* **WHAT TO DO**
Only one stretch of the records below is wanted: the lines from the one holding "Streuversuch - Animation" through the one holding "2. Szerkezeti kialakítások". Return it exactly, both ends included.

* **SOURCE DATA**
=== Begin Enclosure ===

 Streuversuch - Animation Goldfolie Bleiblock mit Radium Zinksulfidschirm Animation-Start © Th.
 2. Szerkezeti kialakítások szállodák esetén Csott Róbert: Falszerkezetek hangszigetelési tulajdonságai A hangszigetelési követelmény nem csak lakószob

=== End Enclosure ===
=== Begin Enclosure ===

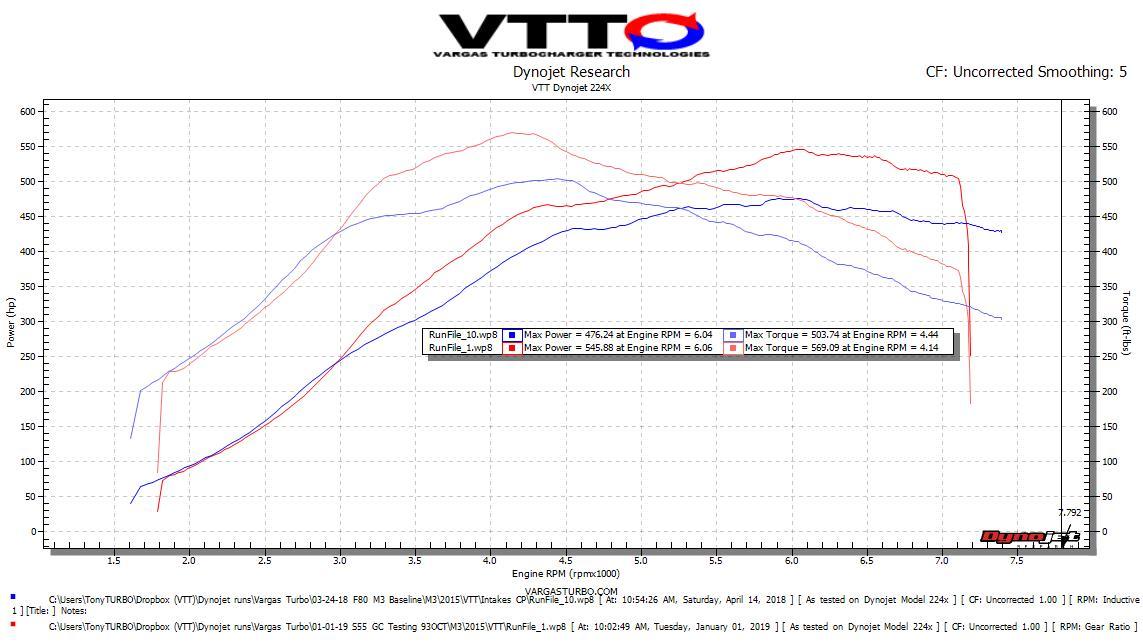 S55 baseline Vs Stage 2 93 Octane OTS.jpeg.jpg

=== End Enclosure ===

* **EXERCISE RESPONSE**
 Streuversuch - Animation Goldfolie Bleiblock mit Radium Zinksulfidschirm Animation-Start © Th.
 2. Szerkezeti kialakítások szállodák esetén Csott Róbert: Falszerkezetek hangszigetelési tulajdonságai A hangszigetelési követelmény nem csak lakószob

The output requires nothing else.